Oui, profitant de l’anniversaire, j’ai aussi lu “Kafka” de Mauro Covacich, publié par La nave di Teseo, et celui de Giorgio Fontana, publié par Sellerio, mais s’il est vrai qu'”un livre doit être la hache de la mer gelée qui est en nous», comme Kafka lui-même l’écrivait à Pollak en 1903, à Kafka et seulement à Kafka il est juste de revenir, avec lui et seulement avec lui il est juste de s’arrêter et de s’attarder, en ce grand jour. Après tout, il peut y avoir de nombreuses interprétations, mais le texte ne change pas ; L’écriture, affirme le prêtre dans l’avant-dernier chapitre du « Procès », « est immuable, et les opinions ne sont souvent qu’une expression de désespoir face à ce fait ».

Il faudrait se rendre à l’église la plus proche pour lui faire dire une messe, afin que le prêtre d’aujourd’hui puisse réciter au début : “Nous nous souvenons de Franz Kafka parmi les fidèles décédés, à l’occasion du centième anniversaire.” N’oubliez pas de le lire et de le relire, d’inviter les jeunes, pendant les vacances qui se préparent à vivre entre danser et défoncer, en fumant et en buvant avec le téléphone portable toujours allumé, à au moins jeter un oeil sur ces pages immortelles pour décrocher le premiers coups de hache sur la mer gelée qui est en eux. Ils y trouveraient tout ce qui les anime et les terrifie et ils pourraient donner toutes les interprétations possibles, sans jamais confirmer aucune d’entre elles, comme l’écrit à juste titre Mauro Nervi dans la très efficace introduction du volume Bompiani précité.

Kafka avait des problèmes avec lui-même et avec l’Autre, pour Aldo Carotenuto « cet autre inquiétant, qui apparaissait dans ses écrits, jouant à chaque fois des rôles différents : l’accusé, le juge, le médecin, l’insecte, le chien, le puissant seigneur de la château, et le groupe dense d’amants, de femmes tantôt grosses, éléphantines et castratrices comme Gardena, ou Brumelda, tantôt minces et accueillantes comme Frieda, image de la passion”.
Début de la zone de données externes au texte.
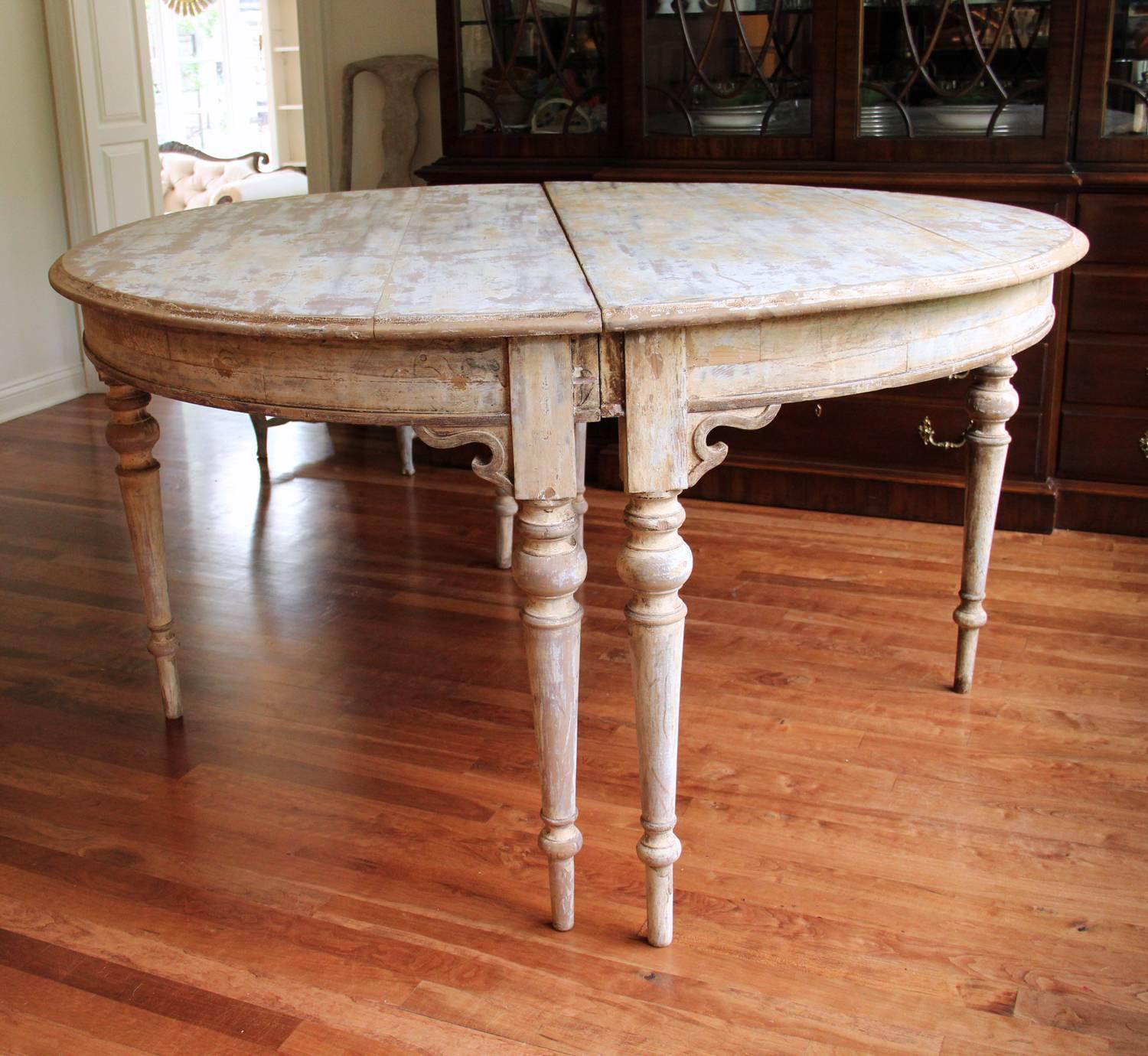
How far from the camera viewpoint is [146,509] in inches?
69.4

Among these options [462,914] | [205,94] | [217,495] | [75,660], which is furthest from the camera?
[205,94]

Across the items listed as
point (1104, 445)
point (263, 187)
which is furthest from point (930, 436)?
point (263, 187)

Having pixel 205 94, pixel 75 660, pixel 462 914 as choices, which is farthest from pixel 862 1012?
pixel 205 94

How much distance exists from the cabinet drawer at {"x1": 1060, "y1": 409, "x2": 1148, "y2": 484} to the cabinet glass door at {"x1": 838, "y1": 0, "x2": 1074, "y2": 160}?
0.55 metres

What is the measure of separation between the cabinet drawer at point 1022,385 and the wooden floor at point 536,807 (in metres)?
0.29

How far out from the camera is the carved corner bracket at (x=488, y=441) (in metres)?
1.19

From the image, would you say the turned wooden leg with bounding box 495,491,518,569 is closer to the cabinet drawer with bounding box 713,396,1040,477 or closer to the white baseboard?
the cabinet drawer with bounding box 713,396,1040,477

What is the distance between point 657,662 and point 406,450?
1.89 m

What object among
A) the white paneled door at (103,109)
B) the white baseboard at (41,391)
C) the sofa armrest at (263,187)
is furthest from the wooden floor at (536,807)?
the sofa armrest at (263,187)

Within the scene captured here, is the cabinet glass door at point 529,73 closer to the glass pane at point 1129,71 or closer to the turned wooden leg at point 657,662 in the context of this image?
the glass pane at point 1129,71

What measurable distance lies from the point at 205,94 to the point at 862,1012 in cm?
829

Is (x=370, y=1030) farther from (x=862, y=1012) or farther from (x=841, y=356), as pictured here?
(x=841, y=356)

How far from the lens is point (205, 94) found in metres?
8.34

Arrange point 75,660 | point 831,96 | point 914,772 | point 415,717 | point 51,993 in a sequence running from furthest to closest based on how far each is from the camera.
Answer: point 831,96 → point 75,660 → point 415,717 → point 914,772 → point 51,993
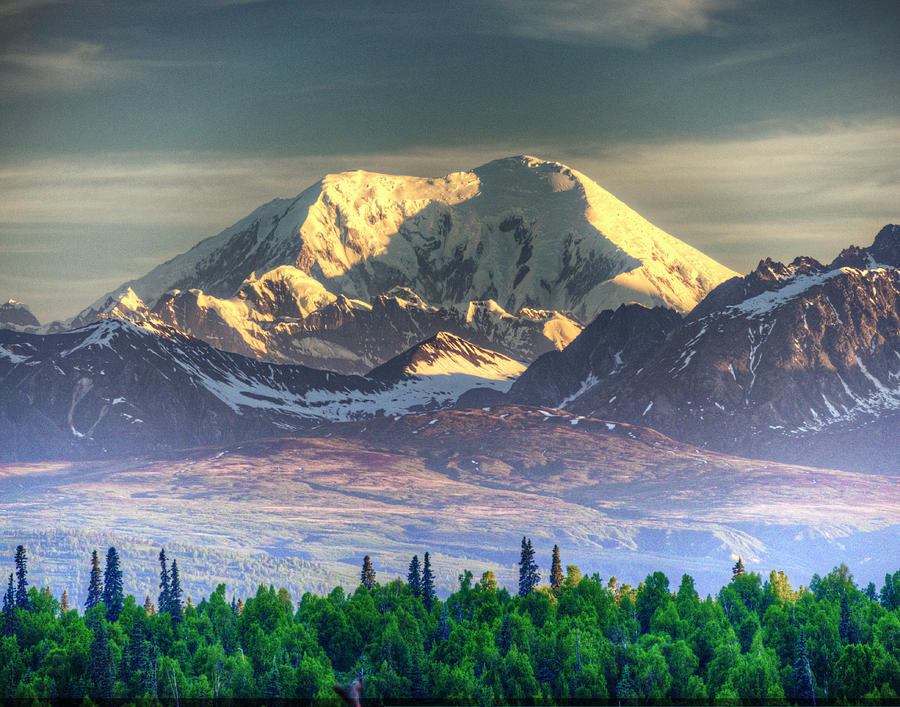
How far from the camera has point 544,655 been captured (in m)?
191

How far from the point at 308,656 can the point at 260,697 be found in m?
17.7

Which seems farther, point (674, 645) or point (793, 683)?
point (674, 645)

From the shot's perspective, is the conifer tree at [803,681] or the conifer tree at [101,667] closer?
the conifer tree at [803,681]

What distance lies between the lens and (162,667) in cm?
18800

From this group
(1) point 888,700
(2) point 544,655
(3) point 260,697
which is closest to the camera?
(1) point 888,700

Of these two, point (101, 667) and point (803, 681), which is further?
point (101, 667)

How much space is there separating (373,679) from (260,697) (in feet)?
49.4

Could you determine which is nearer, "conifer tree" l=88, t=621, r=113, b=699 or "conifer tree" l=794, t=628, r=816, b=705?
"conifer tree" l=794, t=628, r=816, b=705

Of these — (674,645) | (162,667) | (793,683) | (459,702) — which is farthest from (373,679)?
(793,683)

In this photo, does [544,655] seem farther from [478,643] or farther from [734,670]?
[734,670]

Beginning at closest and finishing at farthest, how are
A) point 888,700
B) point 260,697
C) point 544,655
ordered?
point 888,700 < point 260,697 < point 544,655

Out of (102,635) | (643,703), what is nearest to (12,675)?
(102,635)

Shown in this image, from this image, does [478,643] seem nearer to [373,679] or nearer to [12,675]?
[373,679]

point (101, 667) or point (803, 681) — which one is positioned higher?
point (803, 681)
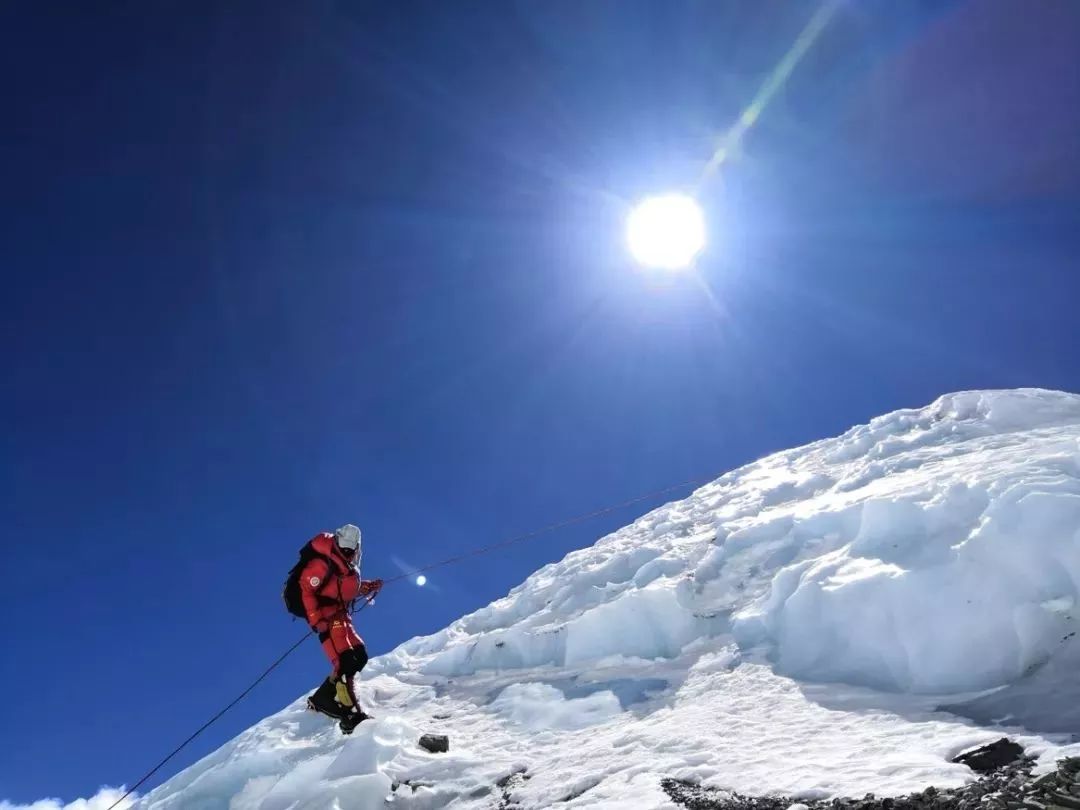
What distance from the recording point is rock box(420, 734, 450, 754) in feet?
24.9

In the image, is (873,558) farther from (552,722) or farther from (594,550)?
(594,550)

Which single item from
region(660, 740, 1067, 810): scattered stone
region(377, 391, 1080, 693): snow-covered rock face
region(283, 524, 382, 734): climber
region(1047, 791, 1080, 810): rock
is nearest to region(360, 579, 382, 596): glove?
region(283, 524, 382, 734): climber

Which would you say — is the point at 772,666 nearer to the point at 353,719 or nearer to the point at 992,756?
the point at 992,756

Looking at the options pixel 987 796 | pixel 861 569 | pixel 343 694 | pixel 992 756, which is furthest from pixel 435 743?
pixel 987 796

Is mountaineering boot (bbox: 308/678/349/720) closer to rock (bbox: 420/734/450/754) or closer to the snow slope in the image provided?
the snow slope

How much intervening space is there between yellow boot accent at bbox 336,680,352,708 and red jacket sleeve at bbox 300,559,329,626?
796 millimetres

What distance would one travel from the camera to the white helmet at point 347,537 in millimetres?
8375

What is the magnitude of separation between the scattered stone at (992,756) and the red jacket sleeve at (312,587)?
635 cm

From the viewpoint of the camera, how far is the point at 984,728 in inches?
193

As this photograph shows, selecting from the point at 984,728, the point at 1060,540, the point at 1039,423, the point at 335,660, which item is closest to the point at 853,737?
the point at 984,728

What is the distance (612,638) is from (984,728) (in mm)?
5257

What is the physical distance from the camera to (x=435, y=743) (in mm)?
7629

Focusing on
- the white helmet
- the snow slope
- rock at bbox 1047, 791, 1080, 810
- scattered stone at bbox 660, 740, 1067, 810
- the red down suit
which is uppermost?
the white helmet

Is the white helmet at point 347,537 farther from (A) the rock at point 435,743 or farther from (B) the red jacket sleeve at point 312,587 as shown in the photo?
(A) the rock at point 435,743
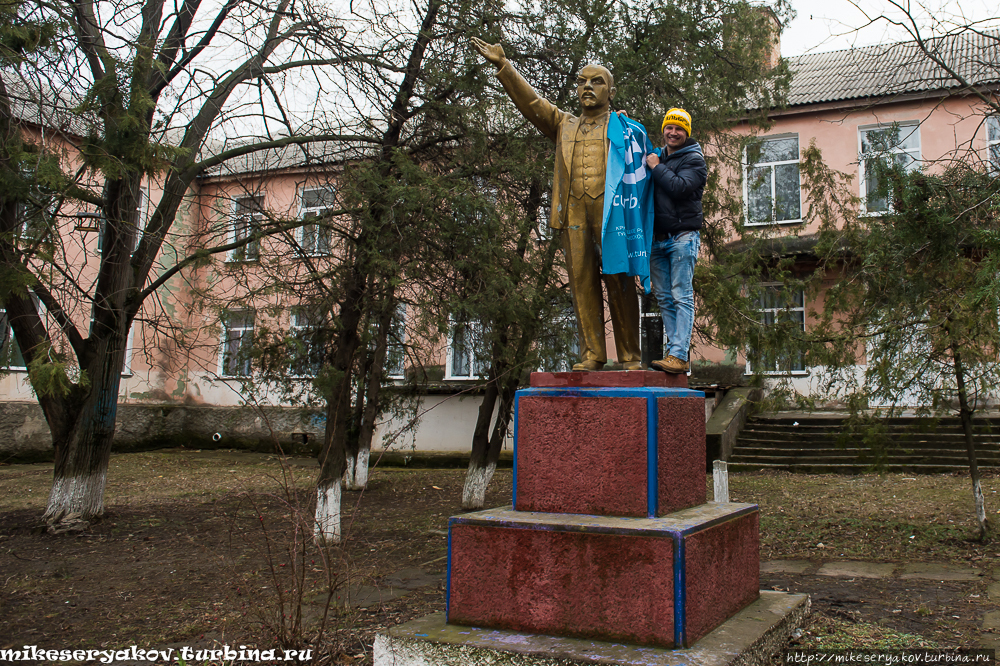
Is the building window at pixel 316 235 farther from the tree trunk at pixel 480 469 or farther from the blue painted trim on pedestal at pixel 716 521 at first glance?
the blue painted trim on pedestal at pixel 716 521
Comme j’aurais aimé avoir Kafka devant moi dans une des conversations analytiques qui ont lieu pour comprendre à qui l’on a affaire et soi-même, car avec Kafka j’aurais eu devant moi tous les êtres humains du monde enfermés dans un seul inconscient, dans une seule entité, dans une seule entité suprême de sensibilité et de peurs, de mystères et de tabous, d’angoisses de vie et de mort, de misères et de grandeur.

Nervi rappelle que « dans les journaux et les lettres, Kafka a une attitude ambivalente à l’égard de la psychanalyse ; d’un côté un intérêt évident, de l’autre un scepticisme fréquent, notamment sur le plan thérapeutique”. J’aurais aimé travailler sur ce scepticisme, avec l’aide de Freud, qu’il lisait avec ardeur, pour lui démontrer qu’il ne faut pas demander à la psychanalyse de guérir d’une quelconque maladie, autre que le changement du regard subjectif que l’on porte sur le le monde et la maladie. Après tout, comment pensez-vous pouvoir guérir Kafka si chez Kafka c’est le vide qui parle, le manque qui brûle, le trou qui ne peut et ne doit pas être comblé ?

Kafka, dans le récit « Enquêtes sur un chien », écrit : « Il était clair que personne ne se souciait de moi, personne sous la terre, personne au-dessus, personne dans l’autre, j’ai péri à cause de leur indifférence, qui disait : ici il meurt ; et c’est ce qui serait arrivé. Et je n’étais pas d’accord ? Est-ce que je ne disais pas la même chose ? N’est-ce pas moi qui voulais cet abandon ? … Peut-être que la vérité n’était pas très loin et que je n’étais donc pas aussi abandonné que je le pensais, abandonné par les autres, mais seulement par moi-même, qui a échoué et est mort.

Échouer et mourir, alors qu’aujourd’hui nous voulons tous gagner et profiter. Mais sans comprendre l’échec et la mort, toujours orientés spasmodiquement vers la victoire et la jouissance, nous ne comprenons pas la vie. Kafka nous aide à le comprendre et à le vivre comme personne d’autre. Il reste la hache la plus puissante contre la mer gelée qui est en nous.